Anna Jarrett is a professional storyteller, facilitator, consultant, teacher and outdoor guide. With 30 years experience, Anna’s work is a mix of programs which create places and spaces for sharing our stories in diverse ways including: community storytelling, environmental education, reflections and outdoor adventure/reconnection journeys. Living on the south coast, Anna enjoys listening deeply to the stories which are whispered in the wind and sung under the stars, as well as the stories which are shared everyday in community. Her greatest joy is to create places where individual voices and stories can be heard and celebrated in many forms from books and songs to festival performances. Anna’s creative workshops energise a vision of a connected, caring world community where our heart language is speaking up and thriving.
Caitlin Winter works on programming, outreach and content development for 0-5 year olds and their parents/carers at Libraries ACT across all of Canberra. She worked as a primary school teacher for six years in government and non-government schools and is currently studying a Masters in Early Childhood Education. She has been with the libraries for three years and greatly enjoys bringing fun and meaningful early literacy experiences and activities to the Canberra community.
Cheralyn Darcey is a gardener with a passion for ethnobotany and botanical history, Cheralyn Darcey produces and presents a live weekly two-hour gardening radio show, At Home with the Gardening Gang, on CoastFM. She is also the gardening columnist for weekly print and digital editions for The Coast News and The Coast Chronicle and is the Garden Curator of SWAMP (Sustainable Wetlands Agricultural Makers Project). Based in the middle of the NSW Central Coast, it is a working Community Garden and Urban Farm which provides community outreach programs and community garden training.
Cheralyn has written and illustrated nineteen botanical titles to date that share with readers her passion for plants and lifelong research that explores the relationships of the botanical kingdom and us. She is a popular botanical history and ethnobotany subject matter expert regularly appearing on national tv, international podcasts, radio and print media and is known for her extensive and engaging knowledge of botanical history, garden folklore and practical gardening.
Eliane Morel is a writer, performer and producer. She has a degree in Theatre Studies from UNSW, graduated from the NIDA Playwrights’ Course and studied opera at the Canberra School of Music. She has written and produced several plays, including ‘The Cabbage Patch Kid’ (Griffin Theatre), ‘There Was No Frog’ (a re-telling of Sleeping Beauty, The Performance Space) ‘All Night Long – an Evening With Madam Long’ (TPS) and ‘Ba Ngoai’ (TPS).
She regularly performs theatre-in-education shows at high-school around Australia (Troubie) and is Principal Mezzo Soprano with ‘Sydney’s favourite boutique opera company,’ Opera Bites.
She is writer, performer and producer of ‘Disenchanted: A Cabaret of Twisted Fairy Tales’ which explores the stories of previously sidelined fairy tale characters. ‘Disenchanted’ premiered at the Sydney Fringe 2018, toured the South Coast of NSW 2019, aired in Adelaide Fringe View and was nominated for Best Cabaret at the Melbourne (Digital) Fringe Festival, 2020.

(Data below):
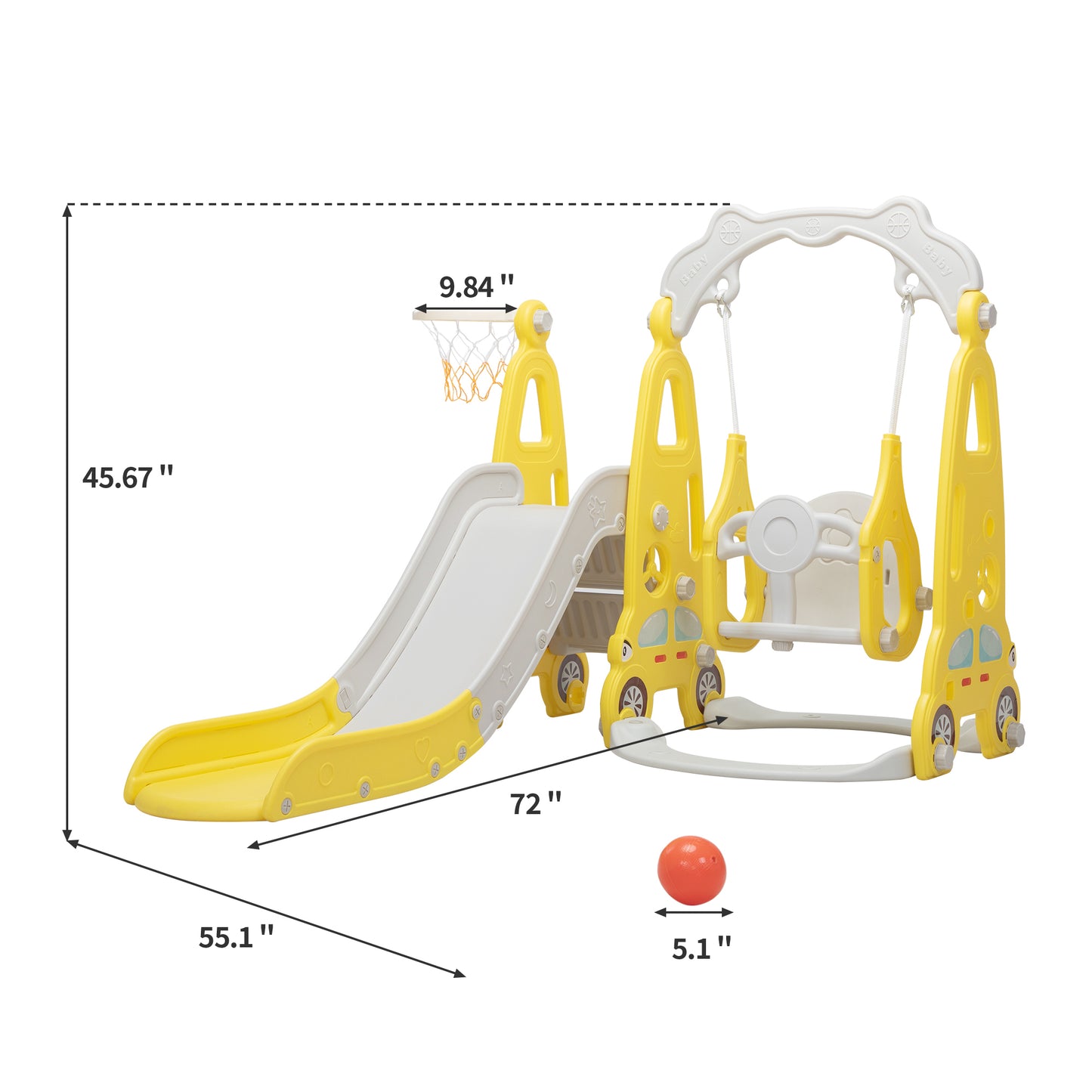 Yellow and Grey 3-in-1 Slide Car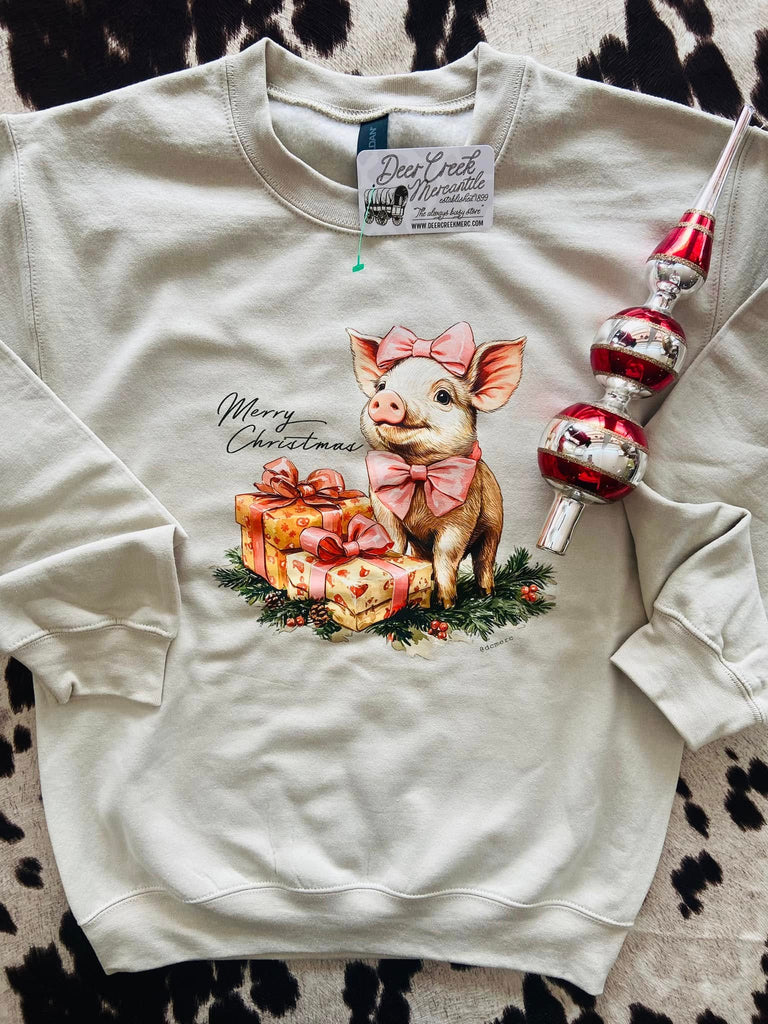 Christmas Pig Sweatshirt - Deer Creek Mercantile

(What you need to do):
a - Reproduce the presenter biographies word for word, everything from "Eliane Morel is a" down to "company,’ Opera Bites.".
b - Carry on the presenter biographies from their last sentence, writing what comes next.

(Responses to the tasks):
a -
Eliane Morel is a writer, performer and producer. She has a degree in Theatre Studies from UNSW, graduated from the NIDA Playwrights’ Course and studied opera at the Canberra School of Music. She has written and produced several plays, including ‘The Cabbage Patch Kid’ (Griffin Theatre), ‘There Was No Frog’ (a re-telling of Sleeping Beauty, The Performance Space) ‘All Night Long – an Evening With Madam Long’ (TPS) and ‘Ba Ngoai’ (TPS).
She regularly performs theatre-in-education shows at high-school around Australia (Troubie) and is Principal Mezzo Soprano with ‘Sydney’s favourite boutique opera company,’ Opera Bites.

b -
Erin-Claire Barrow is a Canberra-based author and illustrator who uses digital art, ink and watercolours to explore, retell and subvert traditional fairy tales and folklore. Erin-Claire is the author and illustrator of ‘The Adventurous Princess and other feminist fairy tales’, a book of traditional fairy tales retold and illustrated with a feminist twist. 
Finegan Kruckemeyer has had 98 commissioned plays performed on six continents and translated into eight languages. His work has enjoyed seasons in over 200 international festivals and in 2018, he was the most-produced playwright of original children’s theatre in the US.

His work has received 37 awards, including the Mickey Miners Lifetime Achievement Award for international Theatre for Young Audiences, David Williamson Prize for Excellence in Australian Playwrighting, seven Australian Writers Guild Awards and an inaugural Sidney Myer Fellowship. He has spoken at conferences in ten countries, with papers published and works studied at international universities.

Finegan was born in Ireland and moved halfway around the world to Adelaide, Australia aged eight. After 15 years, he and his wife Essie left for the island state of Tasmania. And after 15 more, with their son Moe, they returned.

He is committed to making strong and respectful work for young people, which acknowledges them as astute audience members outside the plays, and worthy subjects within.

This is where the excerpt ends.